── RECORD EXTRACTS ──

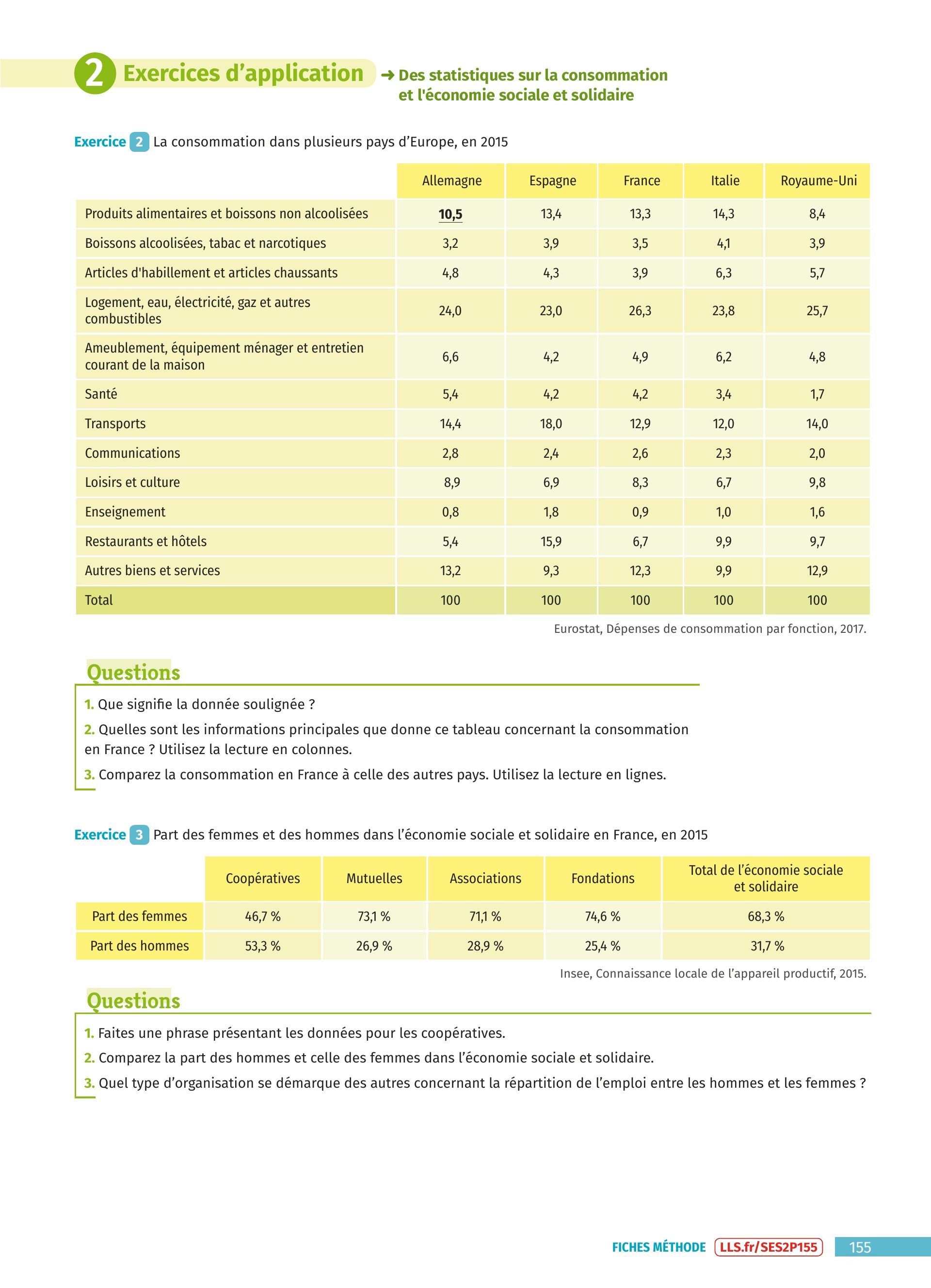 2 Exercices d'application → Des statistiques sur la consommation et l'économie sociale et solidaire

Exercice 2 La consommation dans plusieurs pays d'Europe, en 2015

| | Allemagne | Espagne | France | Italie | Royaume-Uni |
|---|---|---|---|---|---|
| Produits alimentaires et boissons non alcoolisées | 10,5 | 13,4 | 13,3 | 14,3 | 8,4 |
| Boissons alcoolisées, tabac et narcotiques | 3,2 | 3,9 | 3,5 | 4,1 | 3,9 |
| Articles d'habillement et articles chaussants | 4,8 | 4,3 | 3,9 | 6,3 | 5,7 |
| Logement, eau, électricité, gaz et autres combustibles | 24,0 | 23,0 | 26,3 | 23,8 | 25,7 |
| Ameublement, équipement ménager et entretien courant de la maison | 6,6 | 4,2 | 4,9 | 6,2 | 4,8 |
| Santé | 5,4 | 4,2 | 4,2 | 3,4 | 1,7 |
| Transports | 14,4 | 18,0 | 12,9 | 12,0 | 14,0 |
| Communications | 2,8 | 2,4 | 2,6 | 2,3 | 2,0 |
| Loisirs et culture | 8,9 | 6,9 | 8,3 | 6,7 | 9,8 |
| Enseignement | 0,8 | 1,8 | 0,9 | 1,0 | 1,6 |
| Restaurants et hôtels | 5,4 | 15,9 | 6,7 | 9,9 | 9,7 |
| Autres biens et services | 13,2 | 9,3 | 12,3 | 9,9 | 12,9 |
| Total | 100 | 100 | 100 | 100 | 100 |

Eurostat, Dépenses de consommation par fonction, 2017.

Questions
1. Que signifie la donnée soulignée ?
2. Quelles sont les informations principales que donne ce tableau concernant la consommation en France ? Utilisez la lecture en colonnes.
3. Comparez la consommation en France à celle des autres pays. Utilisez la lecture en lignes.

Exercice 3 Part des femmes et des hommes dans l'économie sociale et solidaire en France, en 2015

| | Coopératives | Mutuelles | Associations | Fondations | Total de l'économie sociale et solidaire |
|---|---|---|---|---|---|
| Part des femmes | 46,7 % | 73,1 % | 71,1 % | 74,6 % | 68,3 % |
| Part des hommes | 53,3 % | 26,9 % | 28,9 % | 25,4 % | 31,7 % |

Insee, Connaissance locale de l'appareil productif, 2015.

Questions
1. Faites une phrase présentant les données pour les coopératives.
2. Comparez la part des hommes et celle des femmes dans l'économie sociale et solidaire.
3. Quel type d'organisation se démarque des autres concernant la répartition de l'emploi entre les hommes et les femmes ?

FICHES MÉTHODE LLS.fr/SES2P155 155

───

**WORK INSTRUCTIONS**:
State how many lines in the listing contain the word "concernant", and write nothing besides that number.

**RESPONSE AREA**:
2